- TEXT EXCERPT
=====
Now, I think I'm a bit more clear about Pak Mail's points. I share here what I feel as the core of his criticism.  

From Ismail Zain (1989)

"And there has been no other artistic convention within Modernism of the West so politically motivated in its initial stages, or which congenially availed itself so conveniently to the imposition of cultural or political adjuncts for the purpose of legitimising the ethnic and the vernacular within Modernism, as Abstract Expressionism and the post-painterly abstraction of late Modernism, being products of Cold War in the post-Second World War era. Abstract Expressionism is truly one of the most successful American exports to the world, perhaps next to McDonald and Cola-Cola...

It is ironic that a form that deploys pictorial conventions in such a way that it refers exclusively to the narrowest area of experience on which painters have ever focused - that of painting itself - has to acquire a cosmic stature worldwide even among societies that are traditionally known for their deep spiritual values. In Asian countries, as in Islamic countries and in most parts of the Third World, abstract expressionism and post-painterly abstraction remain the most pervasive albeit dilatory forms of pictorial convention. Even in Islamic countries where the idea of Nietsche's superman, of Satre's existential man, are anathema to the concept of tazkiyah in Islam, the myth of Freudian ego and the heroics of the gestural mark continue to stand as a vital means of identifying with the present."
=====
- WHAT YOU WILL DO
In the excerpt on Abstract Expressionism, what does the quoted passage say Abstract Expressionism and post-painterly abstraction were products of?
=====
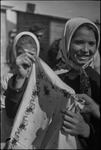 Woman holding up an embroidered cloth at a marketplace in Moscow, Russia, USSR, ca. 1932-1933 by Jacobi, Lotte, 1896-1990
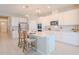 Bright kitchen features stainless steel appliances, an island with barstool seating, and white cabinetry at 34329 Evergreen Hill Ct, Wesley Chapel, FL 33545
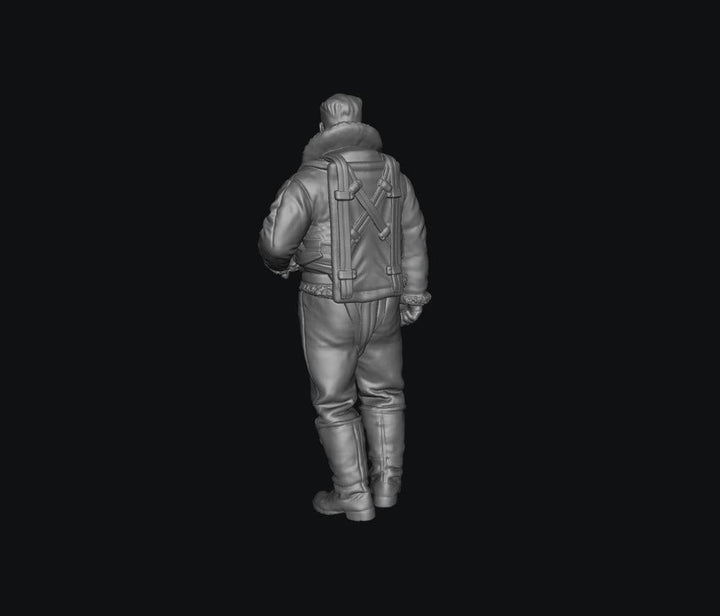 Unpainted grey 3D printed resin miniature of a WW2 RAF bomber crew member in flight gear, viewed from behind.
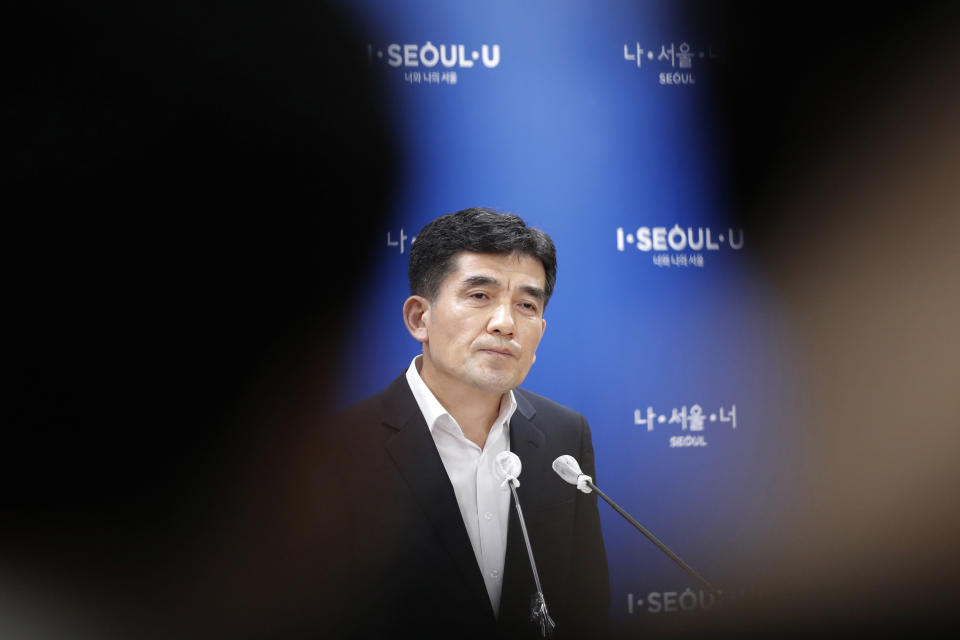 Seoul Metropolitan Government spokesperson Hwang In-sik listens to reporter's question at Seoul City Hall in Seoul, South Korea, Wednesday, July 15, 2020. The city government of the South Korean capital, Seoul, said Wednesday it will launch an investigation into allegations of sexual misconduct surrounding late Mayor Park Won-soon, who was found dead after one of his secretaries filed a complaint claiming yearslong abuse. (AP Photo/Lee Jin-man)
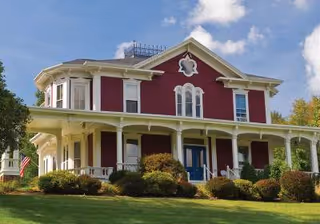 Red, two-story Victorian-style building with a wraparound porch and manicured lawn.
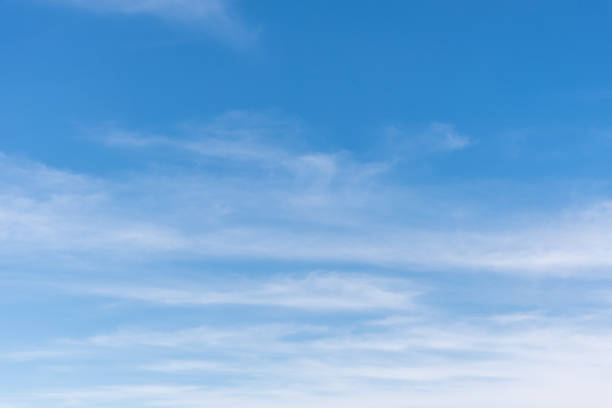 Cirrus Clouds in a Blue Sky Cirrus clouds appear in a blue sky over Rogers Lake near Flagstaff, Arizona, USA. moody sky stock pictures, royalty-free photos & images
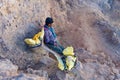 Kawa Ijen Volcano, Banyuwangi, Java Island, Indonesia - 09/09/ 2019: Indonesian sulfur miner is carrying sulfur from the floor of Royalty Free Stock Photo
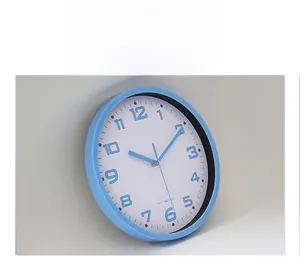 Detail view of the 10-inch blue quartz wall clock featuring a minimalist white dial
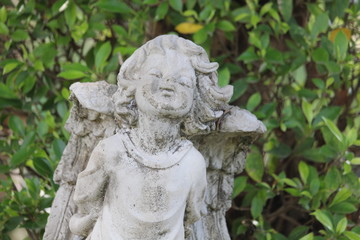 Fototapeta na wymiar Little Cupid statue decorated in a natural garden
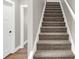 Carpeted stairway with painted handrail, leading to the next level of the home at 1624 Prospect St, Indianapolis, IN 46203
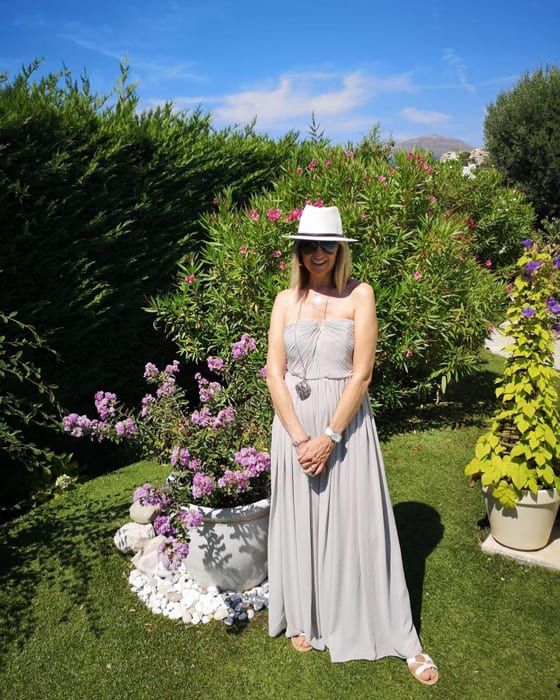 carol mcgiffin in garden wearing a dress and hat 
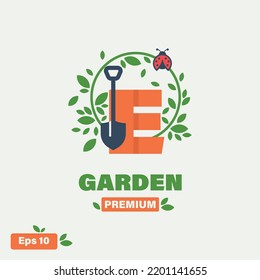 Green letter E logo with leaves. Symbol of nature, gardens, florists, health and natural beauty.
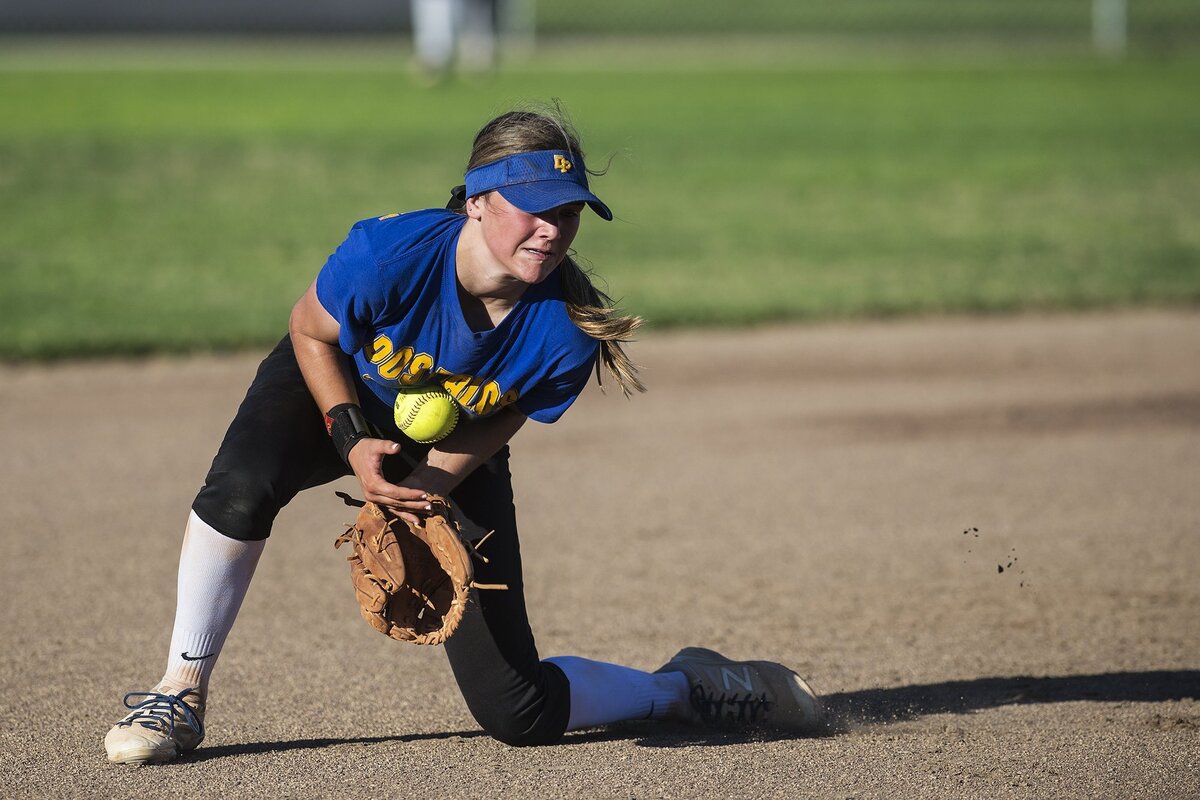 Dos Palos senior Teya Vincent knocks down a ground ball to shortstop during the annual Paul Leonardo Memorial All-Star Game at Livingston High School in Livingston, Calif., on Tuesday, June 12, 2018.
=====
- PROBLEM SOLUTION
The Cold War in the post-Second World War era.